Image region labeling entries
────────────────────

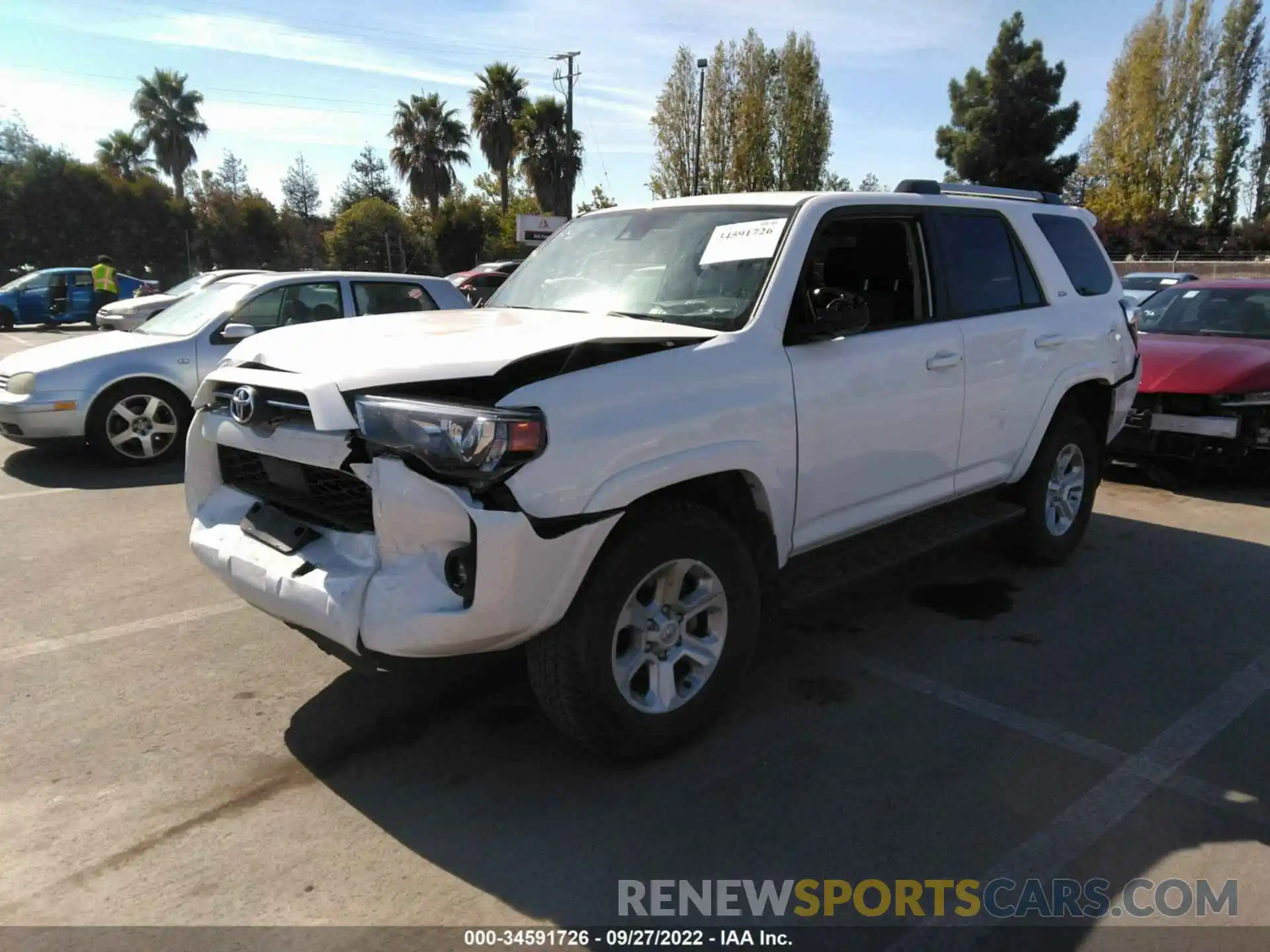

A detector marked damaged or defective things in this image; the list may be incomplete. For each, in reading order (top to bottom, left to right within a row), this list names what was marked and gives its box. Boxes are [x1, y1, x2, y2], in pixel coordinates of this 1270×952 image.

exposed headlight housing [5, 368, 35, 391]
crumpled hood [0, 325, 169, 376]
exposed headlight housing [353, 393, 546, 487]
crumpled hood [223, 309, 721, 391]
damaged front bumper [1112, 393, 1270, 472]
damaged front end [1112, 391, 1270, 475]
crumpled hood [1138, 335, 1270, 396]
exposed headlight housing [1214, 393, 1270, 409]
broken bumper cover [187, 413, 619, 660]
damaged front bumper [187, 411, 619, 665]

────────────────────

Stated goal
Reproduce the records from their start through the line holding "damaged front end [1112, 391, 1270, 475]", inclusive, swapping "defective" for "faulty" and leaving everything else unchanged. Omit the pictures from your answer.

Solution for this problem
A detector marked damaged or faulty things in this image; the list may be incomplete. For each, in reading order (top to bottom, left to right within a row), this list names what was marked and gives its box. Boxes are [x1, y1, x2, y2], in pixel coordinates of this 1270×952 image.

exposed headlight housing [5, 368, 35, 391]
crumpled hood [0, 325, 169, 376]
exposed headlight housing [353, 393, 546, 487]
crumpled hood [223, 309, 721, 391]
damaged front bumper [1112, 393, 1270, 472]
damaged front end [1112, 391, 1270, 475]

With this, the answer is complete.